___ Source extract

Obtaining the board, I tried it out in my system. I was able to map in 4 KB blocks of memory and test them. They all worked. I might use the additional memory as part of a virtual disk drive.Β
In 1994, I moved, and the entire system was stored away for over 25 years. Looking at it recently, I found it needed repair. Over the years, the backup battery failed and leaked electrolyte on the board and motherboard. Several Molex connectors are damaged, and need to be replaced. Some of the components show signs of corrosion from the battery electrolyte.Β
I removed the failed battery. I do hope the rest of the board still works once the repairs are complete. Perhaps I'll fix it in my retirement.
By March 1988, the MC6809E V1 cardΒ I designed in 1983 needed updates. I built an entirely new card with new features intended to run OS-9 more effectively.Β
CPU
A MC6809 chip simplified things with the on-chip clock oscillator. The chip handled M.RDY without extra logic, and the rising edge of the Q clock did not need delay.
Memory
The MC6809E V1 card had no on-board RAM. There wasn't room. By 1988, a number of manufacturers had 32 KB static RAMs in 28-pin packages. 64 KB of memory is realized with a couple of chips.Β
For the V2 board, I allowed for eight chips, totaling 256 KB of memory. This was a good compromise between cost and the space available. The memory is logically separate from the rest of the card -- decoding from the physical address and data bus, using appropriate buffers. In this way, the memory can be accessed by a bus master other than the CPU. It responds to physical addresses C0000-FDFFF or FEFFF, jumper selectable. For years, it held two chips -- 64 KB on the board -- with only 56 KB accessible. The six remaining chips were added recently, making 248 KB or 252 KB accessible.Β
Buffering
20-pin bus driver chips reduced the chip count, even with two sets of bus drivers, one for the CPU, and one for the memory array.

______

* Exercises
a. Reproduce the MC6809E card text word for word from "Obtaining the board, I" up to and including "in my retirement.".
b. Condense the paragraph of the MC6809E card text that begins "For the V2 board" into a short bulleted list that keeps its main facts.
The data after the MC6809E card text isn't needed.

___ Listing

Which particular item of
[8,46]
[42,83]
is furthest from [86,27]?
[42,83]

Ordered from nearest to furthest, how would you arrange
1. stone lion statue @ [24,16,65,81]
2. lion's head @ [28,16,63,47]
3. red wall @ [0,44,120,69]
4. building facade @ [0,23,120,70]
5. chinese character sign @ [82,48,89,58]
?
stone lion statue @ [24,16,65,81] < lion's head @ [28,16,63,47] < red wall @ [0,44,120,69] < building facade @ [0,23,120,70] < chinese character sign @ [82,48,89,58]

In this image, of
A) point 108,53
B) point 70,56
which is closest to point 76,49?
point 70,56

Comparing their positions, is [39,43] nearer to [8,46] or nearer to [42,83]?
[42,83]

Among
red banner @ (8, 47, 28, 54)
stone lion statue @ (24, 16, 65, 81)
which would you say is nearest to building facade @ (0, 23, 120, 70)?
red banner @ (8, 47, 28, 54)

______

* Outputs by task
a.
Obtaining the board, I tried it out in my system. I was able to map in 4 KB blocks of memory and test them. They all worked. I might use the additional memory as part of a virtual disk drive.Β
In 1994, I moved, and the entire system was stored away for over 25 years. Looking at it recently, I found it needed repair. Over the years, the backup battery failed and leaked electrolyte on the board and motherboard. Several Molex connectors are damaged, and need to be replaced. Some of the components show signs of corrosion from the battery electrolyte.Β
I removed the failed battery. I do hope the rest of the board still works once the repairs are complete. Perhaps I'll fix it in my retirement.

b.
- The V2 board has room for eight chips, 256 KB in total, a compromise between cost and available space.
- The memory is logically separate from the rest of the card. It decodes from the physical address and data bus through buffers, so a bus master other than the CPU can access it.
- It responds to physical addresses C0000-FDFFF or FEFFF, selectable by jumper.
- For years it held only two chips (64 KB), with 56 KB accessible.
- The other six chips were added recently, making 248 KB or 252 KB accessible.